Work instruction: The output should be the line containing "scientific name: Mammalia" and every later line of the records, exactly as written, and nothing else.

Items from a dataset:
# # #

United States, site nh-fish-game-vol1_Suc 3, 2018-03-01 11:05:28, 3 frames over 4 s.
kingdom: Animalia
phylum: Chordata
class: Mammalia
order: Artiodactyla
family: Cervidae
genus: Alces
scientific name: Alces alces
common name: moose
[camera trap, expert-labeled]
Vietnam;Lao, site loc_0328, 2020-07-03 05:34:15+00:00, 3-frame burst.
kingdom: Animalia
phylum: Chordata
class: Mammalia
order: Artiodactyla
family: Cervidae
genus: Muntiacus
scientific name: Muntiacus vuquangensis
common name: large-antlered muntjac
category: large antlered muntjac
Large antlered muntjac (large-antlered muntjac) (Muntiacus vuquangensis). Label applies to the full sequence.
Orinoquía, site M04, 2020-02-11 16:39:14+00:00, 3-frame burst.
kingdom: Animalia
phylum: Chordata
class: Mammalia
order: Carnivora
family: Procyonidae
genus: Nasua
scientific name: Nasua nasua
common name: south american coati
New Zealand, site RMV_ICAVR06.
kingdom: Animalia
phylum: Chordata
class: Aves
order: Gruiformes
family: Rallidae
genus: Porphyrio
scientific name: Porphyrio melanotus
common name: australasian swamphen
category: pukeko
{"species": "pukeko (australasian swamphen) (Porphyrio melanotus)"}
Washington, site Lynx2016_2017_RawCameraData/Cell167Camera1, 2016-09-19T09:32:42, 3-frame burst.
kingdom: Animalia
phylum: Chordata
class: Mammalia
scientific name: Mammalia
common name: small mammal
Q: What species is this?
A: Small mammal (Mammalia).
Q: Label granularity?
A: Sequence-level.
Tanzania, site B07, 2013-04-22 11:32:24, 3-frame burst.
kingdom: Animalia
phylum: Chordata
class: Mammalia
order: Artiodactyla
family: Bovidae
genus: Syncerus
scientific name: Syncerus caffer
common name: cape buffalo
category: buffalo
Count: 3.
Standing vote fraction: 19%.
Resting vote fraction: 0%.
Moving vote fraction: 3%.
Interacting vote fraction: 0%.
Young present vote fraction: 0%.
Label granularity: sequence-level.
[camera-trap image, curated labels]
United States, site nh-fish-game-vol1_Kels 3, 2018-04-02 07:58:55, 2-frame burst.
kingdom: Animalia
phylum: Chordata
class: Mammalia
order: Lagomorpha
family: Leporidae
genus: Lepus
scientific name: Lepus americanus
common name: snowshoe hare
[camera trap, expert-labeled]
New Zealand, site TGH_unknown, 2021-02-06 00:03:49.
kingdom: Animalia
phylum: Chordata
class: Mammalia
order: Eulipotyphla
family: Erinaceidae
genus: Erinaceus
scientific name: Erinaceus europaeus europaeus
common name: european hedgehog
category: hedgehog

# # #

Output for this exercise:
scientific name: Mammalia
common name: small mammal
Q: What species is this?
A: Small mammal (Mammalia).
Q: Label granularity?
A: Sequence-level.
Tanzania, site B07, 2013-04-22 11:32:24, 3-frame burst.
kingdom: Animalia
phylum: Chordata
class: Mammalia
order: Artiodactyla
family: Bovidae
genus: Syncerus
scientific name: Syncerus caffer
common name: cape buffalo
category: buffalo
Count: 3.
Standing vote fraction: 19%.
Resting vote fraction: 0%.
Moving vote fraction: 3%.
Interacting vote fraction: 0%.
Young present vote fraction: 0%.
Label granularity: sequence-level.
[camera-trap image, curated labels]
United States, site nh-fish-game-vol1_Kels 3, 2018-04-02 07:58:55, 2-frame burst.
kingdom: Animalia
phylum: Chordata
class: Mammalia
order: Lagomorpha
family: Leporidae
genus: Lepus
scientific name: Lepus americanus
common name: snowshoe hare
[camera trap, expert-labeled]
New Zealand, site TGH_unknown, 2021-02-06 00:03:49.
kingdom: Animalia
phylum: Chordata
class: Mammalia
order: Eulipotyphla
family: Erinaceidae
genus: Erinaceus
scientific name: Erinaceus europaeus europaeus
common name: european hedgehog
category: hedgehog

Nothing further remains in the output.